The Omnibus Appropriations Act passed Sunday by the Senate includes 19 health and education projects that had been requested by the Minnesota delegation.

Reports say the 1,000-plus page bill:

brings together six of the 12 annual spending bills that Congress had been unable to pass separately because of partisan roadblocks even though the current budget year began Oct. 1.

The measure pays for Medicare and Medicaid benefits, and boosts spending for the Education Department, the State Department, the Department of Health and Human Services and others.

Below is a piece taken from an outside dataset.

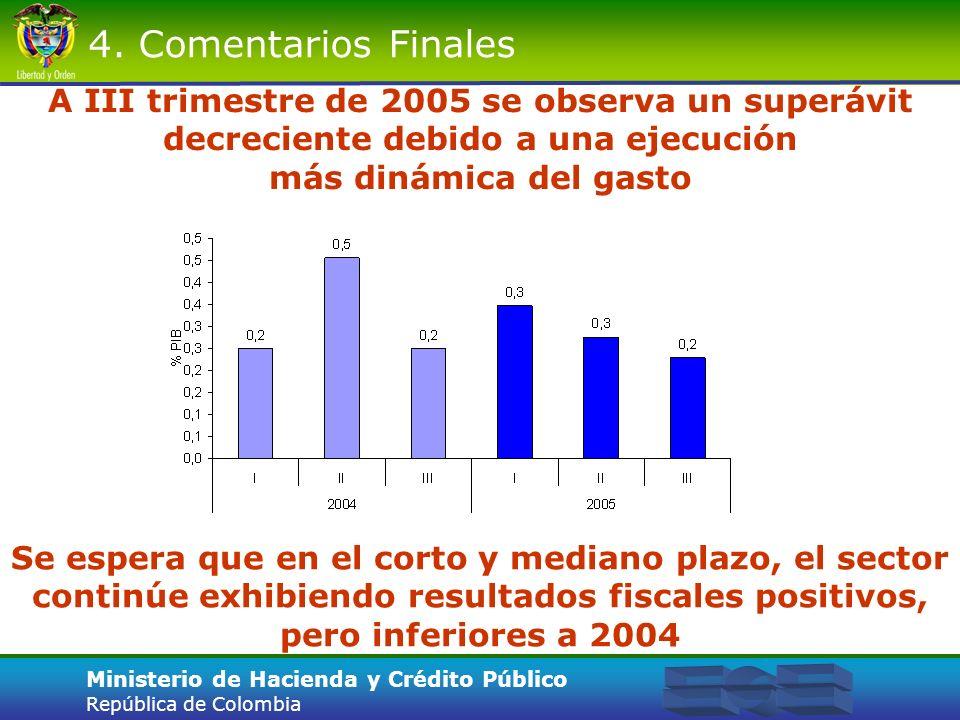 4. Comentarios Finales A III trimestre de 2005 se observa un superávit decreciente debido a una ejecución más dinámica del gasto.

Minnesota project included, according to Sen. Al Franken’s office, are:

  •  Hennepin County Medical Center, Minneapolis, — $400,000 for facilities and equipment
  •  Summit Academy OIC, Minneapolis — $400,000 for a program focused on weatherization technician training and residential energy auditing
  •  Children’s Hospital and Clinics of Minnesota, St. Paul — $675,000 for facilities and equipment
  •  College of St. Catherine, St. Paul — $600,000 for health professions training
  •  Lutheran Social Services of Minnesota, St. Paul — $450,000 for facilities and equipment
  •  St. John’s Hospital, Maplewood — $675,000 for facilities and equipment
  •  Lake Superior College, Duluth — $200,000 for certificate and degree programs in aviation (which may include equipment and technology)
  •  College of St. Scholastica, Duluth — $350,000 for a rural health technology project
  •  Range Regional Health Services, Hibbing — $500,000 for facilities and equipment
  •  Anoka-Ramsey Community College, Coon Rapids — $800,000 for equipment and curriculum development in programs relating to the medical device manufacturing industry
  •  Children’s Hospitals and Clinics of Minnesota, Minneapolis — $450,000 for facilities and equipment
  •  Jewish Family and Children’s Service of Minneapolis, Minnetonka — $250,000 for its Family Caregiver Access Network Demonstration Project
  •  University of Minnesota, Crookston — $500,000 for its Center for Rural Entrepreneurial Studies, which may include equipment, technology and student support
  •  Allina Hospitals and Clinics, Minneapolis — $250,000 for a heart disease prevention program
  •  Hormel Institute, Austin, MN — $1,000,000 for facilities and equipment for biomedical research
  •  Minnesota State Colleges and Universities, Office of the Chancellor, St Paul — $300,000 for career and education services to veterans
  •  College of St. Scholastica, Duluth — $200,000 for an electronic health record system
  •  Hormel Institute, Austin — $1,000,000 for facilities and equipment related to bioscience
  •  Metropolitan State University, St Paul — $150,000 for expanding its nursing education program.